(Spatial reasoning records)
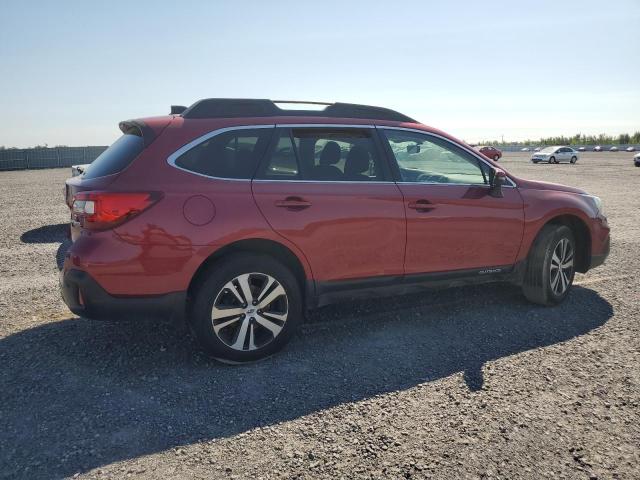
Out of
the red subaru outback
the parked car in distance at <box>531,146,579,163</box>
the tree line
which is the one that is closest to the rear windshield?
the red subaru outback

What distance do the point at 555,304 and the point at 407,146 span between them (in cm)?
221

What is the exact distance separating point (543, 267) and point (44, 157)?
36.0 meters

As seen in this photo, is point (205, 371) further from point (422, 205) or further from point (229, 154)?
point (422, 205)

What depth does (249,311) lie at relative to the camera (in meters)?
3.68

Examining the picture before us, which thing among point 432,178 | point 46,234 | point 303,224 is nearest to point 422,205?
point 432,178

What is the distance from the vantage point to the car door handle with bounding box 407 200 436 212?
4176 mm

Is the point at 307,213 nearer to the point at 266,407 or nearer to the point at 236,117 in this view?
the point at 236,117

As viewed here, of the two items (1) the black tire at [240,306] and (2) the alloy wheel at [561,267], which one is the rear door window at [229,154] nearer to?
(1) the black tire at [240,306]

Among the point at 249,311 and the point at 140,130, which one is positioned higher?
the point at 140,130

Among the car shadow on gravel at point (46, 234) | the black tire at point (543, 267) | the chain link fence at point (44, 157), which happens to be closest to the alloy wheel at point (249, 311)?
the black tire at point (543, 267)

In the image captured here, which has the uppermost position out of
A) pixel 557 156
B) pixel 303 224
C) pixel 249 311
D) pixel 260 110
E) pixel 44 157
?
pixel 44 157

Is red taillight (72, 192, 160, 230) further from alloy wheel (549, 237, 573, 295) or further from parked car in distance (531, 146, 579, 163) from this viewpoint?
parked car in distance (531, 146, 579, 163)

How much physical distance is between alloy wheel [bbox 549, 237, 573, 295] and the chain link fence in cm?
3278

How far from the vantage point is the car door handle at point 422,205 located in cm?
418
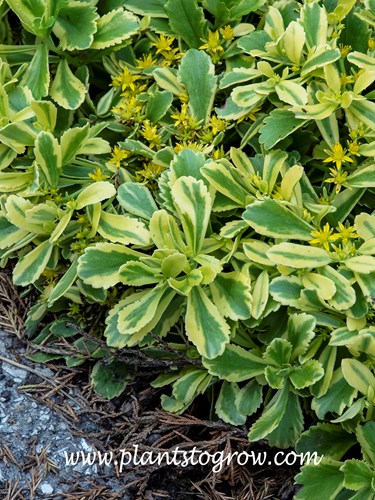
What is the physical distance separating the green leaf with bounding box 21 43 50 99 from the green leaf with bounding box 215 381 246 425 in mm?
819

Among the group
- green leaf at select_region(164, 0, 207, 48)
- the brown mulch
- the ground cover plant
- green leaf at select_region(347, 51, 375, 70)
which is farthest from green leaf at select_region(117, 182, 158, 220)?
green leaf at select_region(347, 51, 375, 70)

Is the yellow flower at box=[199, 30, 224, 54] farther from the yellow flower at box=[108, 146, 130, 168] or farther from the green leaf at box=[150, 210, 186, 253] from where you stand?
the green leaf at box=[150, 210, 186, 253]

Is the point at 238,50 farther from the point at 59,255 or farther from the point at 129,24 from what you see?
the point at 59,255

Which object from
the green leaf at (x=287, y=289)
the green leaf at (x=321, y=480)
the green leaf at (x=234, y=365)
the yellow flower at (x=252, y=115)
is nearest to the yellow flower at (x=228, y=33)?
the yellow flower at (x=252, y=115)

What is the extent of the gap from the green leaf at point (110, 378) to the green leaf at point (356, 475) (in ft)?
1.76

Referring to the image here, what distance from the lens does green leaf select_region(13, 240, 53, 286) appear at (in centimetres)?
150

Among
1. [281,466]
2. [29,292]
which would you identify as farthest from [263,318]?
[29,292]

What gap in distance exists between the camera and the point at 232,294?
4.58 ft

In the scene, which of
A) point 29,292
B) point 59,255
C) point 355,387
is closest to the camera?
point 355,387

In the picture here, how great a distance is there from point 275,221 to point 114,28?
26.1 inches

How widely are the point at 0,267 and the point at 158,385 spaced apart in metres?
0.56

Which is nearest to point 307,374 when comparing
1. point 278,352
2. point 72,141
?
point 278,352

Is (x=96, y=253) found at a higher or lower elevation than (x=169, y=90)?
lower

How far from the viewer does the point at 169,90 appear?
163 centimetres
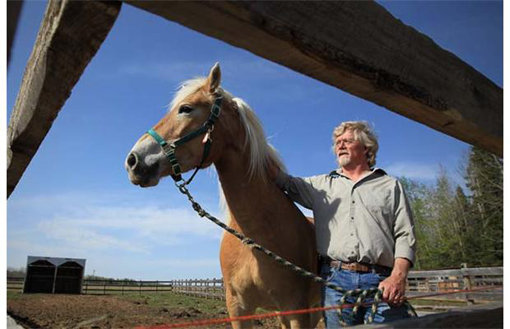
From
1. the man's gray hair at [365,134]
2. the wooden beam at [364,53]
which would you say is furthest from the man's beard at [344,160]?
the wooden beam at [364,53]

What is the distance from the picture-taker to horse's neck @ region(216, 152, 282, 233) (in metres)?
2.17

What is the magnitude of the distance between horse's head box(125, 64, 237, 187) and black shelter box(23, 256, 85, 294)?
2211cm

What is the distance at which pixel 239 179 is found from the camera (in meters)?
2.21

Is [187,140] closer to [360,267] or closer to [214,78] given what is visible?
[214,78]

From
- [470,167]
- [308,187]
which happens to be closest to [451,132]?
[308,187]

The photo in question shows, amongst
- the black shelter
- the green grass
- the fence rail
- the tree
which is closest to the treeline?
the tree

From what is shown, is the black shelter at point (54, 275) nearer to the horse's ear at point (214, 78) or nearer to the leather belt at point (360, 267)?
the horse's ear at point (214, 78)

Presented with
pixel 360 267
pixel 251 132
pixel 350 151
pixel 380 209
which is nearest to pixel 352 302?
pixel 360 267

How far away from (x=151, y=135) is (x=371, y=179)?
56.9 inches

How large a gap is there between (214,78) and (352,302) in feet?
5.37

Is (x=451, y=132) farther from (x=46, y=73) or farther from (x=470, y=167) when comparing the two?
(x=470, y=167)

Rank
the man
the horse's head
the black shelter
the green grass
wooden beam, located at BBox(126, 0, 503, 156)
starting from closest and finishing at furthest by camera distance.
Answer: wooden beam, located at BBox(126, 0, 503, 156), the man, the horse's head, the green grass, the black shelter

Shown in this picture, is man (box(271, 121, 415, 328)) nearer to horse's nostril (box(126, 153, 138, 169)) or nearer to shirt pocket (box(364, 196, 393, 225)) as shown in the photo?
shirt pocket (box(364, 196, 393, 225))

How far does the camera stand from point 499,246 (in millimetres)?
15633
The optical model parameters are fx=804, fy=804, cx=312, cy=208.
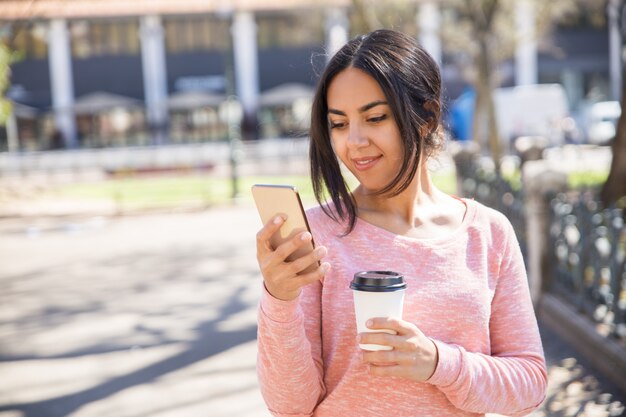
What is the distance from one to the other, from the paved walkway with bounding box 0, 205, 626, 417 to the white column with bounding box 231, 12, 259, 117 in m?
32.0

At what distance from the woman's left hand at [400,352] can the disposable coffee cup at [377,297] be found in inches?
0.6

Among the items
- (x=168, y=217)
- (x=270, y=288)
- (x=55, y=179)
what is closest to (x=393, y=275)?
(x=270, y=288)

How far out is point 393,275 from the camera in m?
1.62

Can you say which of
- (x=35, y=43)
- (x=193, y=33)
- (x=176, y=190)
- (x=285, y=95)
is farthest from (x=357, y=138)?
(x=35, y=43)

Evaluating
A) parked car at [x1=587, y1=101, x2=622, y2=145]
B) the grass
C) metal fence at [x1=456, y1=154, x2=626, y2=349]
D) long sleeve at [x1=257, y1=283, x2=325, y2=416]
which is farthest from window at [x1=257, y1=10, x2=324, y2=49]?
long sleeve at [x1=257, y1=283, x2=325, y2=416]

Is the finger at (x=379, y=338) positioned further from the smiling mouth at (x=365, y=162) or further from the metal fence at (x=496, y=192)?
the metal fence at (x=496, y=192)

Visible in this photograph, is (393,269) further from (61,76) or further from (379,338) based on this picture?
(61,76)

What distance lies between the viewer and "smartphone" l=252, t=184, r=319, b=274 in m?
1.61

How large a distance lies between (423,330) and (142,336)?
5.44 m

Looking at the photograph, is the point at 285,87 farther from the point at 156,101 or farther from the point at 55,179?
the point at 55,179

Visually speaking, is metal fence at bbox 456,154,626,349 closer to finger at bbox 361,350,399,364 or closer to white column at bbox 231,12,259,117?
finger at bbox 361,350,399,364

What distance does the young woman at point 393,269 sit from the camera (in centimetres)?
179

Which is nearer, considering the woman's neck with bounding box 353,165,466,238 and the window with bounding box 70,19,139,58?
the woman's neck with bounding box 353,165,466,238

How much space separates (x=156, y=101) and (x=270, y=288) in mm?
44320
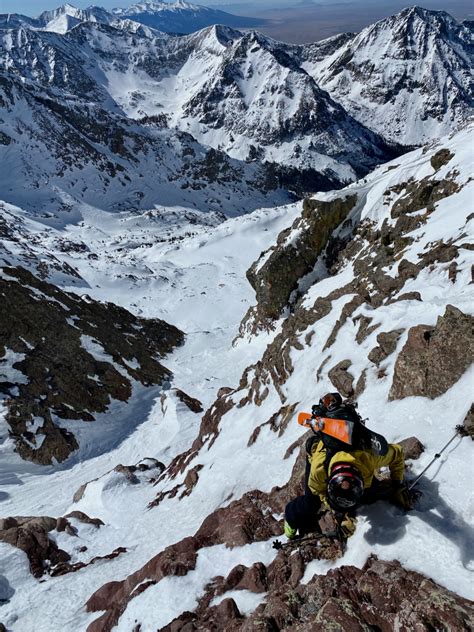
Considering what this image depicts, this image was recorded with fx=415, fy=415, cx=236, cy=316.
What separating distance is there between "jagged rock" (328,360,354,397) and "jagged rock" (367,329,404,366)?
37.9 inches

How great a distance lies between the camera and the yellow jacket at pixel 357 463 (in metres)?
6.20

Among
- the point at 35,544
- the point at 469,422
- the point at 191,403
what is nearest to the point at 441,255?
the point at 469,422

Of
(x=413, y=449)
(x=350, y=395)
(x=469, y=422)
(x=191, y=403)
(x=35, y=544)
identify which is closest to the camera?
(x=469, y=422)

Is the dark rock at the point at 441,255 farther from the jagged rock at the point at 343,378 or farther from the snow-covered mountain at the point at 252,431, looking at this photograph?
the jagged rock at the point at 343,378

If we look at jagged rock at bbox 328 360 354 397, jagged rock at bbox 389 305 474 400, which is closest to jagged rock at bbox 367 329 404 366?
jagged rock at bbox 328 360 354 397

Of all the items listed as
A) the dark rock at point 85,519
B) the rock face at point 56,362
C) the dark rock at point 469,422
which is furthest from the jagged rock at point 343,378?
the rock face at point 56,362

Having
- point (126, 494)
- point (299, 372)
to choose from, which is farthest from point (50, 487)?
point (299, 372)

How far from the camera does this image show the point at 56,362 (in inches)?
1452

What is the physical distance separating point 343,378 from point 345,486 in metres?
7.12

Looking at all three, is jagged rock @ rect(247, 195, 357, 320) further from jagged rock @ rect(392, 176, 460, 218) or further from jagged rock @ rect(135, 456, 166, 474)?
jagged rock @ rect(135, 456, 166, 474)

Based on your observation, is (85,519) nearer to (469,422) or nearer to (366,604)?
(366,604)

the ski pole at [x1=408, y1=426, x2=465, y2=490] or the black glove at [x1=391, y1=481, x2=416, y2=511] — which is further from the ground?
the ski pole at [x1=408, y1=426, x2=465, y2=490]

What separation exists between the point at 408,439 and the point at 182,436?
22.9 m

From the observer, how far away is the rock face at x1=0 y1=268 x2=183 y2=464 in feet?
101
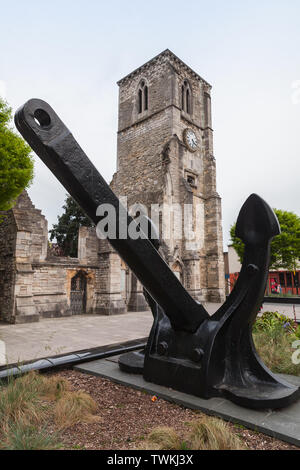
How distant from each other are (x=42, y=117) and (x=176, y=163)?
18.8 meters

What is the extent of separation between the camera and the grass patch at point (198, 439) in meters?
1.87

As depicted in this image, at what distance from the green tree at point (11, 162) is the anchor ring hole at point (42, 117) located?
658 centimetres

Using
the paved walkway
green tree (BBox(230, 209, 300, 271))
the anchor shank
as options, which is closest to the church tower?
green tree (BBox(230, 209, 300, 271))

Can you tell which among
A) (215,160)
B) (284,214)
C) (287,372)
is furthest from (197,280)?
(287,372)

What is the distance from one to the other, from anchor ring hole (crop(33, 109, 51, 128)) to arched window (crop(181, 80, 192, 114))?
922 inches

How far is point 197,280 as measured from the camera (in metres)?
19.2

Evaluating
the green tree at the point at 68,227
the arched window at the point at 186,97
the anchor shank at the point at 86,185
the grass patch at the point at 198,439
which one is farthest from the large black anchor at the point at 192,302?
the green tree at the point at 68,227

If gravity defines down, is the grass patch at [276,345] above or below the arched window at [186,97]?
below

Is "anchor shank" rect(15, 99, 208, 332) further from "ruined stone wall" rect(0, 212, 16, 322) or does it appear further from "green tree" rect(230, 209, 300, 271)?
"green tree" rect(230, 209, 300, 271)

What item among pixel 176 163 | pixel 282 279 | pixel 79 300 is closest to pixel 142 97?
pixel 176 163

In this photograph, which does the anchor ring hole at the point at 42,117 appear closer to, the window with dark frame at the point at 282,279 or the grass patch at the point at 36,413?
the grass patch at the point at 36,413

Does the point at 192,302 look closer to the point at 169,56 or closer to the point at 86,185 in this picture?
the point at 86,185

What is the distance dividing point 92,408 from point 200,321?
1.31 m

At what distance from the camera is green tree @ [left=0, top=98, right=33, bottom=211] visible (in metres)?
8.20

** TO BE DONE **
Keep only the lines from the one containing "What item among" to the end of the entries, and repeat them exactly.

** EXERCISE RESULT **
What item among pixel 176 163 | pixel 282 279 | pixel 79 300 is closest to pixel 142 97?
pixel 176 163

In this photograph, which does the anchor ring hole at the point at 42,117 appear closer to, the window with dark frame at the point at 282,279 or the grass patch at the point at 36,413?
the grass patch at the point at 36,413

Does the point at 192,302 look closer to the point at 169,56 or closer to the point at 86,185 in this picture?
the point at 86,185

What is the distance dividing point 92,408 from point 200,321?
1.31 m

At what distance from the camera is green tree @ [left=0, top=98, right=33, bottom=211] visible (in metres)?
8.20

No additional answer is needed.